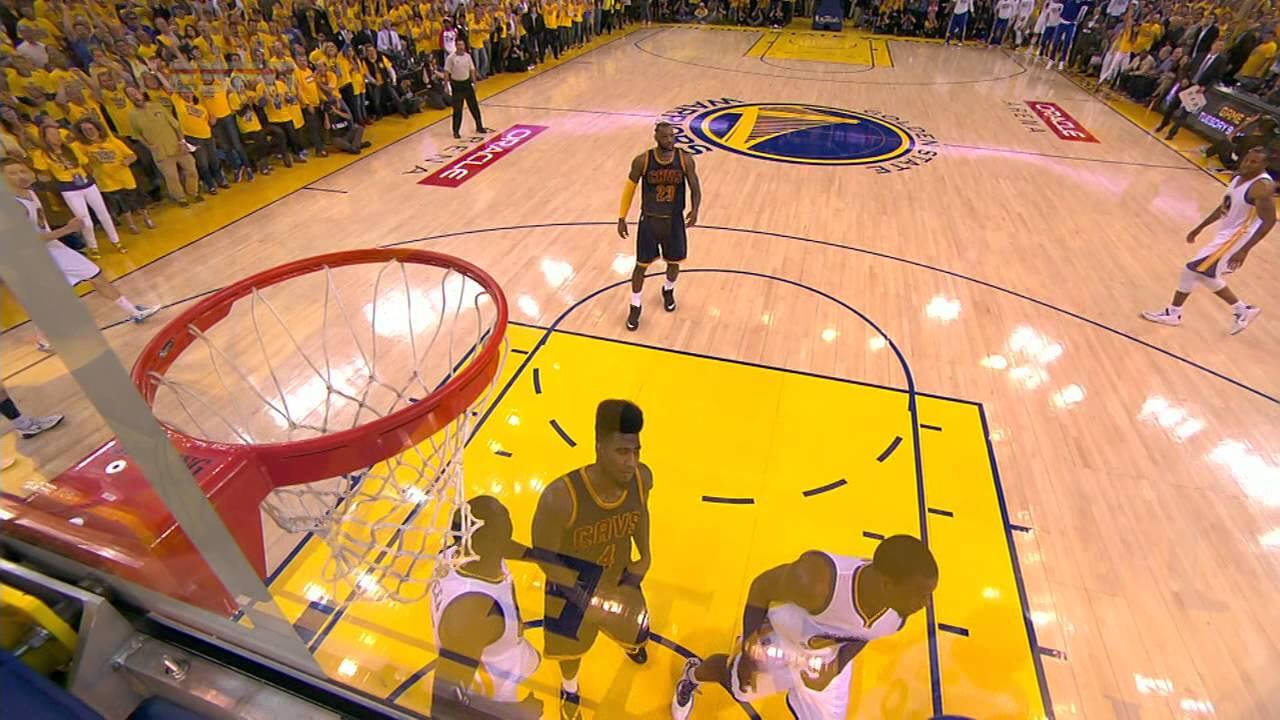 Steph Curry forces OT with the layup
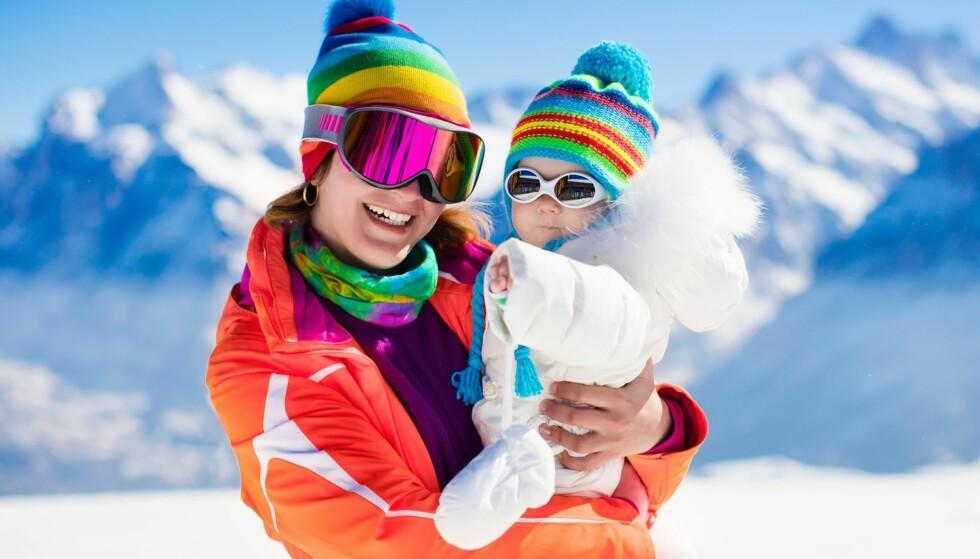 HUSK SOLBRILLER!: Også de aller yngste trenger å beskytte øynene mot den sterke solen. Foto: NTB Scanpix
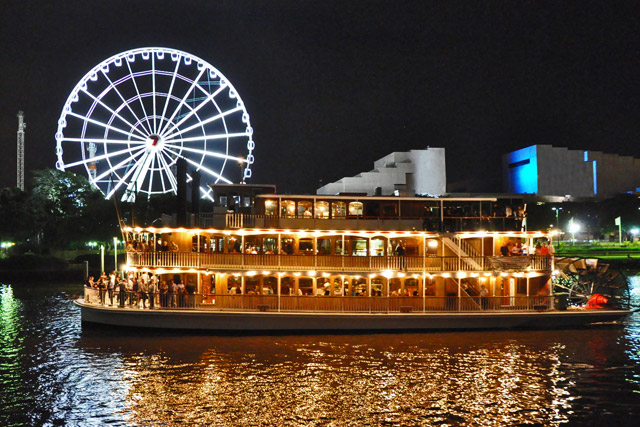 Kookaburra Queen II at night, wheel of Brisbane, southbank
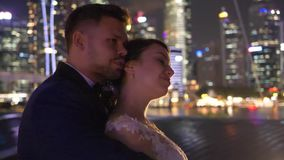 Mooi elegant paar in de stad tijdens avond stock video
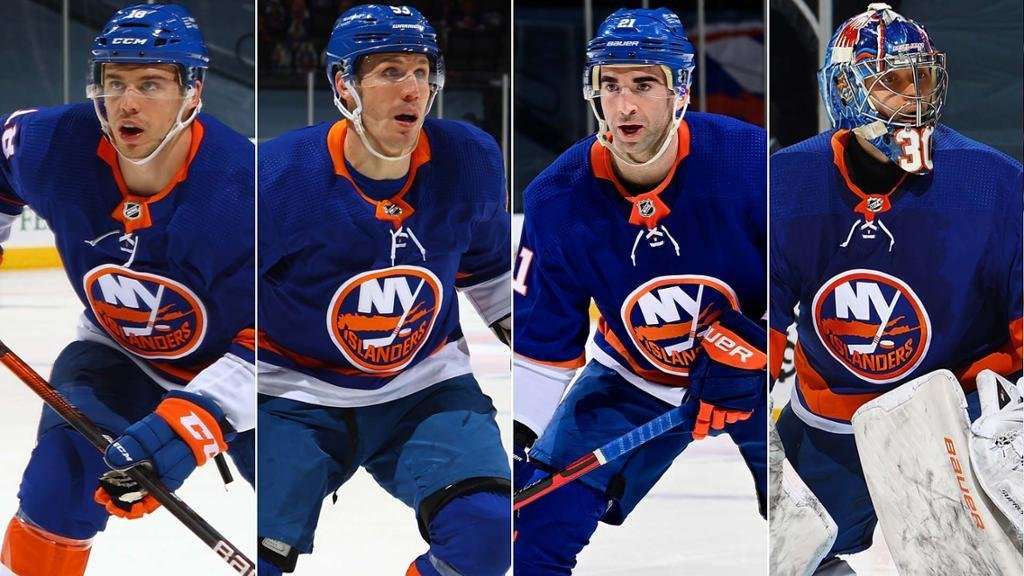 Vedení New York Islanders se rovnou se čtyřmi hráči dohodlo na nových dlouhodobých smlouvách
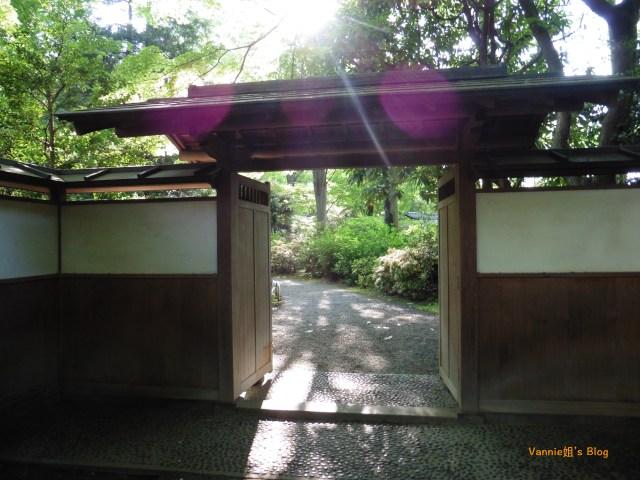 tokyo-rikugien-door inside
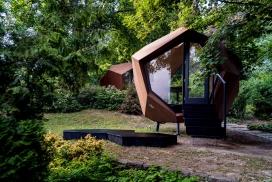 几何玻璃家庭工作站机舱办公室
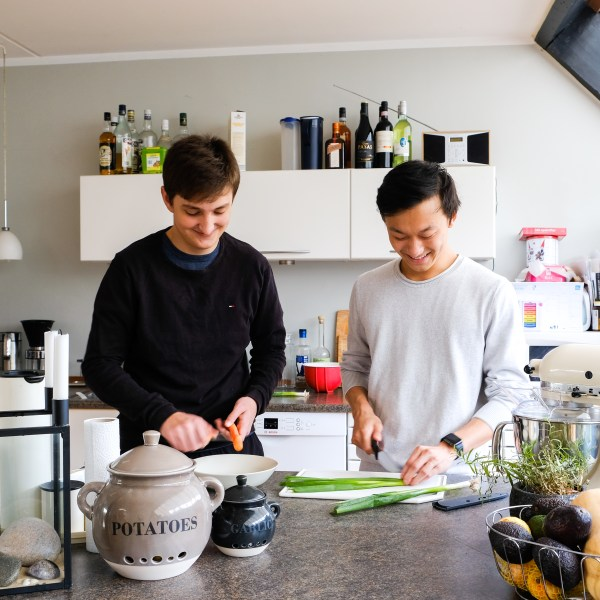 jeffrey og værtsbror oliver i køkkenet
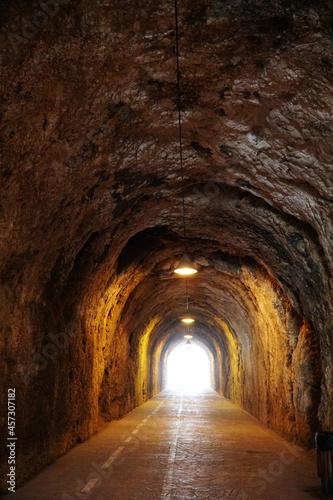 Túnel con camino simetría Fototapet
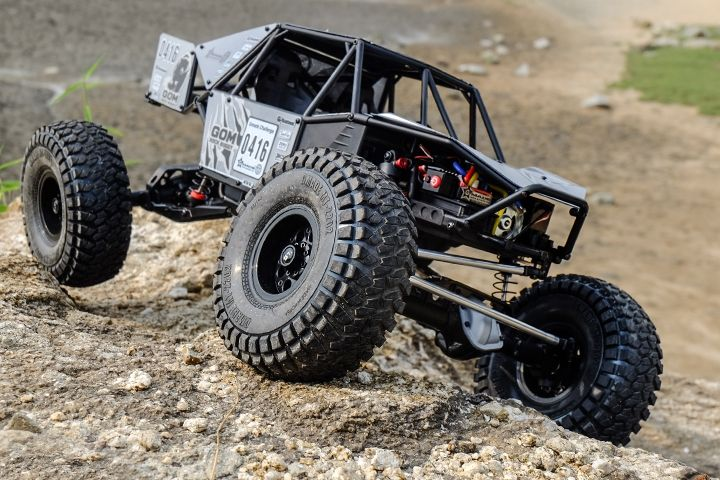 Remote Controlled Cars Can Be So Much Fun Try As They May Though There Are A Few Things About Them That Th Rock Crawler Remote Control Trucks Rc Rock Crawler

▶ Problem statement
Nothing but the lines from the one with "HUSK SOLBRILLER!: Også" through the last line of the records should appear in your answer, each exactly as written and without pictures.

▶ Result for this task
 HUSK SOLBRILLER!: Også de aller yngste trenger å beskytte øynene mot den sterke solen. Foto: NTB Scanpix
 Kookaburra Queen II at night, wheel of Brisbane, southbank
 Mooi elegant paar in de stad tijdens avond stock video
 Vedení New York Islanders se rovnou se čtyřmi hráči dohodlo na nových dlouhodobých smlouvách
 tokyo-rikugien-door inside
 几何玻璃家庭工作站机舱办公室
 jeffrey og værtsbror oliver i køkkenet
 Túnel con camino simetría Fototapet
 Remote Controlled Cars Can Be So Much Fun Try As They May Though There Are A Few Things About Them That Th Rock Crawler Remote Control Trucks Rc Rock Crawler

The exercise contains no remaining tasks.